O infante D. Henrique, que logo depois da expedição de Ceuta fizera tentativas para que os seus navios dobrassem o cabo Bojador, continuava a manda-los frequentemente para aquelles mares. Em uma d'aquellas embarcações partiu de novo Alvaro de Sousa, depois da ultima viagem que fez á Madeira, continuando a seguir por algum tempo uma vida aventurosa.

Finalmeiite, no anno de 1430, Gil Eannes, natural de Lagos, saindo de Portugal para o mesmo fim, voltou trazendo ao infante uma planta Anastatica Hierochuntica, vulgarmente chamada Rosa de Jerichó (unico signal que podia dar-lhe de haver dobrado o formidavel cabo), que Alvaro de Sousa, piloto do seu navio, tendo descido á terra, havia colhido n'aquellas paragens.

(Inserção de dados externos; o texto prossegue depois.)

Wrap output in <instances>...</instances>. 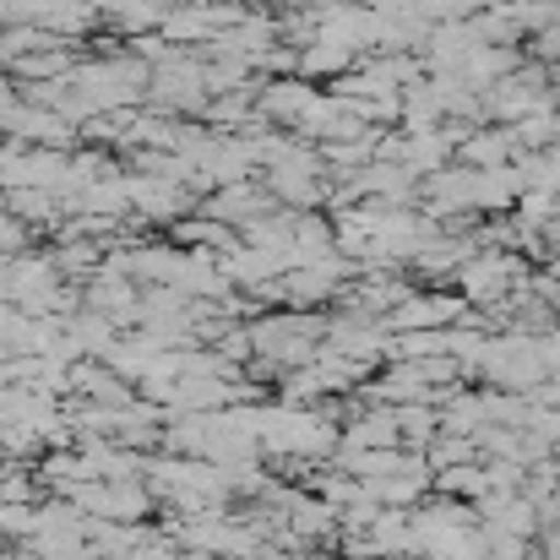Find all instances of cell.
<instances>
[{
	"label": "cell",
	"instance_id": "1",
	"mask_svg": "<svg viewBox=\"0 0 560 560\" xmlns=\"http://www.w3.org/2000/svg\"><path fill=\"white\" fill-rule=\"evenodd\" d=\"M457 272H463V294L479 300V305H490V300H506V289L517 283L523 261L506 256V250H485V256H468Z\"/></svg>",
	"mask_w": 560,
	"mask_h": 560
},
{
	"label": "cell",
	"instance_id": "2",
	"mask_svg": "<svg viewBox=\"0 0 560 560\" xmlns=\"http://www.w3.org/2000/svg\"><path fill=\"white\" fill-rule=\"evenodd\" d=\"M457 153H463V170H506V159L517 153V137L512 126H474Z\"/></svg>",
	"mask_w": 560,
	"mask_h": 560
}]
</instances>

O infante recebeu esta nova com grande alegria, concedendo a Gil Eannes honras e recompensas. Quanto a Alvaro de Sousa, desejoso de continuar n'aquella vida tormentosa, partiu com o Cabral, que seguia para os mares do oeste, em demanda de novas terras, e só voltou a Portugal no anno de 1433.

XXXI

Para entender o pensamento do mosteiro de Santa Maria da Victoria cumpre ser portuguez, cumpre ter vivido com a revolução que poz no throno o Mestre d'Aviz.

A. HERCULANO - A. Abobada

O voto de D. João I achava-se cumprido. O real mosteiro de Santa Maria da Victoria, commumnente chamado da Batalha, obra sumptuosa concebida por um portuguez, mestre Affonso Domingues, estava edificado. Havendo cegado este famoso architecto, a rainha D. Filippa alcançou de seu marido que os trabalhos fossem continuados sob a direcção de um irlandez, seu protegida, mestre Ouguet. O mosteiro fôra levantado nos contornos do logar onde se déra a batalha de Aljubarrota, em um bellissimo valle fertilisado pelo rio Lena.

As circumstancias que acompanharam o voto do Mestre d'Aviz deram ao templo a invocarão de Santa Maria da Victoria, assim como a batalha dera áquella igreja e á villa contigua o nome popular por que uma e outra são hoje mais conhecidas.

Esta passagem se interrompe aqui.